Predicting the defects in software is one of the significant issues in software engineering that contributes a considerable measure toward sparing time in software generation and maintenance process. Essentially, discovering the optimal models for Software Defect Prediction (SDP) has these days transformed into one of the primary objectives of software architects. Since details and restrictions of software development are growing and negative outcomes like, failure and errors diminish software quality and consumer loyalty, delivering error- free software is exceptionally hard. In this work, a Multi-Layer Perceptron (MLP) neuralnetwork is proposed to classify the software defects. To enhance the performance of the proposed MLP, the parameters of the neuralnetwork is optimized utilizing Genetic Algorithm (GA).

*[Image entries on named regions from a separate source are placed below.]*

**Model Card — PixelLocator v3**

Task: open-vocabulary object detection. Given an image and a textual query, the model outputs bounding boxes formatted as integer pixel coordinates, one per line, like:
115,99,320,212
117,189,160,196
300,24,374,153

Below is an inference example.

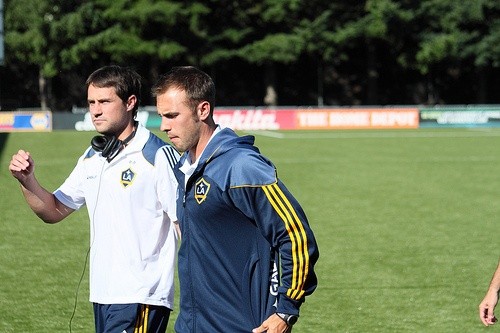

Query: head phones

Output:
91,121,139,160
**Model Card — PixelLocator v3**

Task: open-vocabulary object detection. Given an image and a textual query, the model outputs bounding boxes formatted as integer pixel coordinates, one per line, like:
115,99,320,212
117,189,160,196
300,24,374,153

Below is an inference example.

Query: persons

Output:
9,65,181,333
151,66,320,333
478,259,500,327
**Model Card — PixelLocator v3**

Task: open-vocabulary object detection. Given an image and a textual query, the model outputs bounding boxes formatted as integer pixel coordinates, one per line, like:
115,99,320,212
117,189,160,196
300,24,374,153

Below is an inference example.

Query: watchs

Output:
276,312,298,327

Neural networks exist in a variety of different architectures and have been implemented in numerous financial applications. However, the architecture that is most widely used for the analysis of stock markets is known as the Multi-Layer Perceptron (MLP) neuralnetwork. A generic neuralnetwork is built with at least three layers comprising of an input, hidden and output layer. The structure of the input layer is determined by the number of explanatory variables depicted as nodes in the architecture. The hidden layer represents the capacity of complexity in which the model can support or ‘fit’. Moreover, both the input and hidden layers contain what is known as a bias node. The value attributed to this node is a fixed value and is equal to one. Its purpose is similar to the functionality of which the intercept serves in more traditional regression models. The final and third layer of a standard neuralnetwork, the output layer, is governed by a structure of nodes corresponding to a number of response variables. Furthermore, each of these layers is linked via a node to node interconnecting system enabling a functional network of ‘neurons’.